Asked about the fraud concerns raised by the PBGC, a Daines aide said that the online registry envisioned by the Retirement Savings Lost and Found Act “probably needs to be moved from PBGC” to another agency—potentially the Treasury Department. “Cybersecurity threats are on the rise, and not everyone is as prepared as Treasury,” the aide said.

The struggle to obtain critical plan information from the Social Security Administration

Pension counselors who assist plan participants in roughly a dozen states, meanwhile, say that many of their clients have lately struggled to obtain critical plan information that’s typically provided by the Social Security Administration. The agency sends notices to people who may be entitled to retirement benefits from a private employer, listing the plan name, administrator’s address, value of the account and other details. The notice is generally sent automatically to those claiming Social Security benefits and upon request to others searching for their plan details.

“That form in and of itself is extremely helpful” in some lost pension cases, yet clients since early last year have struggled to get their hands on it, Anders-Gable says. Some clients have faced long delays in receiving the notice or got no response to their request for the information, pension counselors say.

A July report by the Social Security Inspector General examining the agency’s mail processing during the pandemic found that about half of Social Security field office managers reported they were overwhelmed by mail duties, and roughly 20% said they were unable to keep up with the mail. The agency doesn’t have comprehensive policies or management information for mail processing, and without that information, it “cannot know how much unprocessed mail it has, what is in the mail, or how old the mail is,” the report said.

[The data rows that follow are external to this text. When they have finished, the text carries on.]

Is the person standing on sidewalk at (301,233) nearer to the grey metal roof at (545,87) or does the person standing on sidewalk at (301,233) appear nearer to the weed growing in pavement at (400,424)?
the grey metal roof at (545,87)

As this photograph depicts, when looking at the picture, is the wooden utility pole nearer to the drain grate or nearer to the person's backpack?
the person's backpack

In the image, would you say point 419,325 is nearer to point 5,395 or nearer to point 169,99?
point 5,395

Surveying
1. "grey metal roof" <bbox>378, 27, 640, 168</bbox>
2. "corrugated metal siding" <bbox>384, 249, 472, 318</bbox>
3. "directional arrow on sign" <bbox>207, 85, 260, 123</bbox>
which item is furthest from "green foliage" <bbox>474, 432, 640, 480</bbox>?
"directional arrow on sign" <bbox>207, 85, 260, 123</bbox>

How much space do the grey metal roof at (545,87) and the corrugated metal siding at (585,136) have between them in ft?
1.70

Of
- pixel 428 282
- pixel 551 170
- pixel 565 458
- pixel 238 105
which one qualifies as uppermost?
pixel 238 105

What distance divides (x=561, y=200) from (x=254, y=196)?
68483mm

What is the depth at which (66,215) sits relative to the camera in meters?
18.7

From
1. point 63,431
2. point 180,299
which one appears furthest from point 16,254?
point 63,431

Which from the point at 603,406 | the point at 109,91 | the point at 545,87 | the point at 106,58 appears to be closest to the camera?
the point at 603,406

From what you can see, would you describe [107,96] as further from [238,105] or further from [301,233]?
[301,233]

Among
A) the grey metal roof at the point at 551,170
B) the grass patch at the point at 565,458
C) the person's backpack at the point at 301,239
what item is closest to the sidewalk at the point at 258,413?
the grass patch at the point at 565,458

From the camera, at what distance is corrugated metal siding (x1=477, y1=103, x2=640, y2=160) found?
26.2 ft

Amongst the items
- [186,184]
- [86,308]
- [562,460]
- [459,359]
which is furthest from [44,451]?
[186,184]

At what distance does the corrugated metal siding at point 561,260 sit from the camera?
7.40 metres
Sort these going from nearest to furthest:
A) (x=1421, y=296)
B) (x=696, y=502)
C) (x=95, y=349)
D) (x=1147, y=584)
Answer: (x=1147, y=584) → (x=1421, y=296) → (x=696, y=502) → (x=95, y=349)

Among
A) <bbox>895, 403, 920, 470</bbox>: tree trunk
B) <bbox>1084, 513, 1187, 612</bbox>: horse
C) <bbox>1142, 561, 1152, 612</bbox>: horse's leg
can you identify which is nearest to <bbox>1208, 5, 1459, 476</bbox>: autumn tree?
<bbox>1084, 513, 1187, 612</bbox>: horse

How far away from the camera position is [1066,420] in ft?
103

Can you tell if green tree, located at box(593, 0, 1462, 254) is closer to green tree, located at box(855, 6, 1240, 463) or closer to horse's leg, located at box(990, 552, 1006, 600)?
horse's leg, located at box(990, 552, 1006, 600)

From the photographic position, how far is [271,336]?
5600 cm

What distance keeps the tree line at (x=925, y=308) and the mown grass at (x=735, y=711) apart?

A spokesperson for Social Security says the agency continued its regular mailing and responses to individual requests for the private retirement benefit notice during the pandemic. The agency didn’t respond to a request for comment about the Inspector General’s report.

People hunting for lost retirement money still have access to several resources that may help. In addition to calling the PBGC, plan participants can contact the Department of Labor at 866-444-3272 or www.askebsa.dol.gov/webintake/. At www.pensionhelp.org, a Pension Rights Center site, participants can connect with pension counseling projects covering about 30 states that provide free assistance tracking down benefits.